= Work to complete =
Once the line containing "USED 2016 66" is found in the entries below, restate it and each following line word for word, stopping after the line containing "Canadian Jade Bangle 60.5 x 11mm".

= Supplied information =
· · · ·
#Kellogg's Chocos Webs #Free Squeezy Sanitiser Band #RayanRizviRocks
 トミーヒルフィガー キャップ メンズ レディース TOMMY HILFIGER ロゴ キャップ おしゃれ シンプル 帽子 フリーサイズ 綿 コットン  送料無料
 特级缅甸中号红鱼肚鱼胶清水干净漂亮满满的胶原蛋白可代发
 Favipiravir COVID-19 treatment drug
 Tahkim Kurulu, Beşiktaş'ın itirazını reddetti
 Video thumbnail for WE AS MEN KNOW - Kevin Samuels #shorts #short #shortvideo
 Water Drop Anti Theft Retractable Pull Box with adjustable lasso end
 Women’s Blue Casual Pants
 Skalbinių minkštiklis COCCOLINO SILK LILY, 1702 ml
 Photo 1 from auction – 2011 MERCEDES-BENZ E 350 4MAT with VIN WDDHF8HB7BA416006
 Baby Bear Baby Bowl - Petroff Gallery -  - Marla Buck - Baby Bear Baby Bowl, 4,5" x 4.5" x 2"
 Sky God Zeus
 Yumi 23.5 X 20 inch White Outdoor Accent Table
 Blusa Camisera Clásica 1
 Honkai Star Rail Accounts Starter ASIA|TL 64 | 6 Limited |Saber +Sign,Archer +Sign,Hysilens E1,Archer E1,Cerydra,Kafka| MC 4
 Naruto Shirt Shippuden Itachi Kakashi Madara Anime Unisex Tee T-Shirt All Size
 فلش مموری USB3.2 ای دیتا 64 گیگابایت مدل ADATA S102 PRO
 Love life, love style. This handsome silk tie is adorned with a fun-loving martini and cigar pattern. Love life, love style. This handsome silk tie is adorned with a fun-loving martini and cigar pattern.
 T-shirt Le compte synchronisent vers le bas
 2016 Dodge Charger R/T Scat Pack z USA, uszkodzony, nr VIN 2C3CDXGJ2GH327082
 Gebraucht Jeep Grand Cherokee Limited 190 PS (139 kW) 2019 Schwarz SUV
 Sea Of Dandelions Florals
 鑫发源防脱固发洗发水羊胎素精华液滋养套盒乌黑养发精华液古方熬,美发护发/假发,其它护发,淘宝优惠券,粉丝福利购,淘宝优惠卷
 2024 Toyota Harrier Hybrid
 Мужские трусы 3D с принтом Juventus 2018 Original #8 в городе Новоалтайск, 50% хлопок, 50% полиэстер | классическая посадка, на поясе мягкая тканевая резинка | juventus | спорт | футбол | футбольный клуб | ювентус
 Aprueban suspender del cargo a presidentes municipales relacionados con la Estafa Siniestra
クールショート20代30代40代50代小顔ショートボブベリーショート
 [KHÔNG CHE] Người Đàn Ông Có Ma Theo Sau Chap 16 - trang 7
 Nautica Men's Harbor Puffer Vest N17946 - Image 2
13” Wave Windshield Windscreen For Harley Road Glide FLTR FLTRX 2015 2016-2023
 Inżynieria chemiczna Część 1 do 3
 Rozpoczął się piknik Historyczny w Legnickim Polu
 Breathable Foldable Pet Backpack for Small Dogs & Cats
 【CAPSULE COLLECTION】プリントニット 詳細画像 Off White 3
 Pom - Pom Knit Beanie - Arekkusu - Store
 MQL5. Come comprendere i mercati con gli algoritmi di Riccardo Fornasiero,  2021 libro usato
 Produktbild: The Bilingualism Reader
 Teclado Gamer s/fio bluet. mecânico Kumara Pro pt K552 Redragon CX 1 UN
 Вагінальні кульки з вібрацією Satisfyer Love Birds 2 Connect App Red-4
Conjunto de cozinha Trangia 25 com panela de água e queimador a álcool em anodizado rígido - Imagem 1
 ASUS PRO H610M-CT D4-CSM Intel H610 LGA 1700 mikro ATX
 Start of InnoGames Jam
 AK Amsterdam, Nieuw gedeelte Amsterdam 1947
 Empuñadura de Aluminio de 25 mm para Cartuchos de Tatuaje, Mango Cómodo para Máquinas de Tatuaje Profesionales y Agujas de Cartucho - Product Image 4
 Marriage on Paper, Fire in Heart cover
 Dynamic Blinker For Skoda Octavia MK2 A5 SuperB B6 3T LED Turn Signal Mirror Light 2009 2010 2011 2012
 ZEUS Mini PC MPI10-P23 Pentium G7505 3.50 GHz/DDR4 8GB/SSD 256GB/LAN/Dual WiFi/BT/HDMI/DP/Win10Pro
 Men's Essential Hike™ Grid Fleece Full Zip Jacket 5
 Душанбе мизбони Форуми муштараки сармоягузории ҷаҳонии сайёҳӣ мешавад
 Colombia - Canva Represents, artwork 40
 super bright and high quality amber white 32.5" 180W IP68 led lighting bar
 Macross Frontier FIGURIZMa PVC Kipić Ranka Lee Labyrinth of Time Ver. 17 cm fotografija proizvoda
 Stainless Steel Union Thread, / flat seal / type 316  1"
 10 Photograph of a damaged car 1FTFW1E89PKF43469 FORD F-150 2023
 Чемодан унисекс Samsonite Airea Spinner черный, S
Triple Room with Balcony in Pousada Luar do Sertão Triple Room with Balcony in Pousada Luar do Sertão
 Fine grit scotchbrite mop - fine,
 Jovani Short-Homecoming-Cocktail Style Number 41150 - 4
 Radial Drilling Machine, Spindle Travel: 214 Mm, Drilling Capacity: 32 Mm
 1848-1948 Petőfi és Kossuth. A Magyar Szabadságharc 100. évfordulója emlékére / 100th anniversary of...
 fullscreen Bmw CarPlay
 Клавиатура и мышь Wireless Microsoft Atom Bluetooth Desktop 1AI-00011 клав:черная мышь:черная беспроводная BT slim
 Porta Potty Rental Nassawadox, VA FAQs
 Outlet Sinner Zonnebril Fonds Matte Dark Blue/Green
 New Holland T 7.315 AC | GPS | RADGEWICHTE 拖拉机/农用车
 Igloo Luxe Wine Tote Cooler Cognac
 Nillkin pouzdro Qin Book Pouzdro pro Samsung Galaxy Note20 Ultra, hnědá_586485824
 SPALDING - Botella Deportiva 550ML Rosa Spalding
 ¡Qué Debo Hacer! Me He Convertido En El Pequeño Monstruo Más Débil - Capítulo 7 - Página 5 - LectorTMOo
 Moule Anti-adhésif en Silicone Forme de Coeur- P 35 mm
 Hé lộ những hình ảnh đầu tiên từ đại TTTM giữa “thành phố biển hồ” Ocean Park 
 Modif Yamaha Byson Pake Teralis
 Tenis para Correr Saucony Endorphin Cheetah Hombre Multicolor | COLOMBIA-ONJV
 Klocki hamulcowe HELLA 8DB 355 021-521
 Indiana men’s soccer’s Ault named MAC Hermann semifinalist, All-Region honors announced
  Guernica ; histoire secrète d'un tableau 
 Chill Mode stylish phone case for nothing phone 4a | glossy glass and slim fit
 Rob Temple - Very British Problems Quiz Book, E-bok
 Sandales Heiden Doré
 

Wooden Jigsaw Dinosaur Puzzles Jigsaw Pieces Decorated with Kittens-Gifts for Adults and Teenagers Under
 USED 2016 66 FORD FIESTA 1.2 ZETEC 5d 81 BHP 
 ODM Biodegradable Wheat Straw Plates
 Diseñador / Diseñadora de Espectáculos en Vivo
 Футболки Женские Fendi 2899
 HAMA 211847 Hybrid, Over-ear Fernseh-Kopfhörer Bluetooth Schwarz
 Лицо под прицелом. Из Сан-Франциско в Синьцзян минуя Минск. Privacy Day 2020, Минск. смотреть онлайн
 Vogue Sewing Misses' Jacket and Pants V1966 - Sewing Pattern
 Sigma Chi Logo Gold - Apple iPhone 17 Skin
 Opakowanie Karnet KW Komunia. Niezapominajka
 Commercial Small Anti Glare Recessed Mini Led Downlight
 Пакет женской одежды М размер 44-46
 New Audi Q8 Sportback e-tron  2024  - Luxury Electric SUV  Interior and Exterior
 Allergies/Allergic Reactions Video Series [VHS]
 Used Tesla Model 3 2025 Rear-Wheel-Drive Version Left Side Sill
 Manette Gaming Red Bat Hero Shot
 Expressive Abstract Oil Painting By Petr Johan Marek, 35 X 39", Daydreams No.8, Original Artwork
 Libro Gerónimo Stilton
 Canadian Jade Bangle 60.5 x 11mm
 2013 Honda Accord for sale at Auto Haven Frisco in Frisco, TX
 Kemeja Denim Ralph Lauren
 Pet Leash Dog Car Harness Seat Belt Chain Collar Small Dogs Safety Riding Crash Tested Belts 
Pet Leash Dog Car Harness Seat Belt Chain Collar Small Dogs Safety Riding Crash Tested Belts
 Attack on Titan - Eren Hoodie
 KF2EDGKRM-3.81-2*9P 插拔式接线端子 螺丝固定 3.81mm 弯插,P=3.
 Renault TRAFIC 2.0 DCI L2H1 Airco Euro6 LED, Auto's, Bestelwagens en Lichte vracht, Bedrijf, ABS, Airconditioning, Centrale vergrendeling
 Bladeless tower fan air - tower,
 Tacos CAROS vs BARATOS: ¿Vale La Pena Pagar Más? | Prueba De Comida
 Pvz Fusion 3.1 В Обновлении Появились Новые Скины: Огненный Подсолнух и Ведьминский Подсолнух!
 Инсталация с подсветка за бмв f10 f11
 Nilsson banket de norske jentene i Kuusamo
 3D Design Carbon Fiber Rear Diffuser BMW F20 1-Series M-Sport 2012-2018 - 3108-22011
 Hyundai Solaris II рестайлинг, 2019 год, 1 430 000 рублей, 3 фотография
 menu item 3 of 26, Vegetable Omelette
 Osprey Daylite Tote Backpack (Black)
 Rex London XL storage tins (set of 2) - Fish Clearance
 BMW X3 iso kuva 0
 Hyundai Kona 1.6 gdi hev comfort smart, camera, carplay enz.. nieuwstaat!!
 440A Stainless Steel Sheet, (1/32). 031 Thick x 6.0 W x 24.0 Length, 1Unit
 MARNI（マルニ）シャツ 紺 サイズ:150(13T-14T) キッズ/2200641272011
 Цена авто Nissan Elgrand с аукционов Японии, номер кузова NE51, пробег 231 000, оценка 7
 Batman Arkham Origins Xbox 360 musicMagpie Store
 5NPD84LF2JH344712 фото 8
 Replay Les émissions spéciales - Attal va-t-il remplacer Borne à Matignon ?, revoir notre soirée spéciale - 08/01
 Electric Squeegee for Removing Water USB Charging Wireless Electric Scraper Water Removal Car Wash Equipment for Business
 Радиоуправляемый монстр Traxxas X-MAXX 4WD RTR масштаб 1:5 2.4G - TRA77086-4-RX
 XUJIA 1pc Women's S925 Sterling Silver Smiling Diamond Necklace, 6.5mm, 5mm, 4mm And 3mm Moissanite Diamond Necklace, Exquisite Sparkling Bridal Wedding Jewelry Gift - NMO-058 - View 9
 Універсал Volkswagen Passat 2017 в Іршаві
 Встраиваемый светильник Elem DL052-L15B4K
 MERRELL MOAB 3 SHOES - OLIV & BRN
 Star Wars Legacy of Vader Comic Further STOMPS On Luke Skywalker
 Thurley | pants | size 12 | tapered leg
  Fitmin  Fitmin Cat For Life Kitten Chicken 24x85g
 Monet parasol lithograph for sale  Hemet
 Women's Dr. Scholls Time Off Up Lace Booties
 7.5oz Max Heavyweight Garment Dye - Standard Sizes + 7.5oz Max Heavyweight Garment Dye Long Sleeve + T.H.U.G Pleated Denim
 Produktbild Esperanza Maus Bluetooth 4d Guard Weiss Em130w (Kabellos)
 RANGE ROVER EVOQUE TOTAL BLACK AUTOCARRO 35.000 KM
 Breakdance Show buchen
· · · ·
= Task solution =
 USED 2016 66 FORD FIESTA 1.2 ZETEC 5d 81 BHP 
 ODM Biodegradable Wheat Straw Plates
 Diseñador / Diseñadora de Espectáculos en Vivo
 Футболки Женские Fendi 2899
 HAMA 211847 Hybrid, Over-ear Fernseh-Kopfhörer Bluetooth Schwarz
 Лицо под прицелом. Из Сан-Франциско в Синьцзян минуя Минск. Privacy Day 2020, Минск. смотреть онлайн
 Vogue Sewing Misses' Jacket and Pants V1966 - Sewing Pattern
 Sigma Chi Logo Gold - Apple iPhone 17 Skin
 Opakowanie Karnet KW Komunia. Niezapominajka
 Commercial Small Anti Glare Recessed Mini Led Downlight
 Пакет женской одежды М размер 44-46
 New Audi Q8 Sportback e-tron  2024  - Luxury Electric SUV  Interior and Exterior
 Allergies/Allergic Reactions Video Series [VHS]
 Used Tesla Model 3 2025 Rear-Wheel-Drive Version Left Side Sill
 Manette Gaming Red Bat Hero Shot
 Expressive Abstract Oil Painting By Petr Johan Marek, 35 X 39", Daydreams No.8, Original Artwork
 Libro Gerónimo Stilton
 Canadian Jade Bangle 60.5 x 11mm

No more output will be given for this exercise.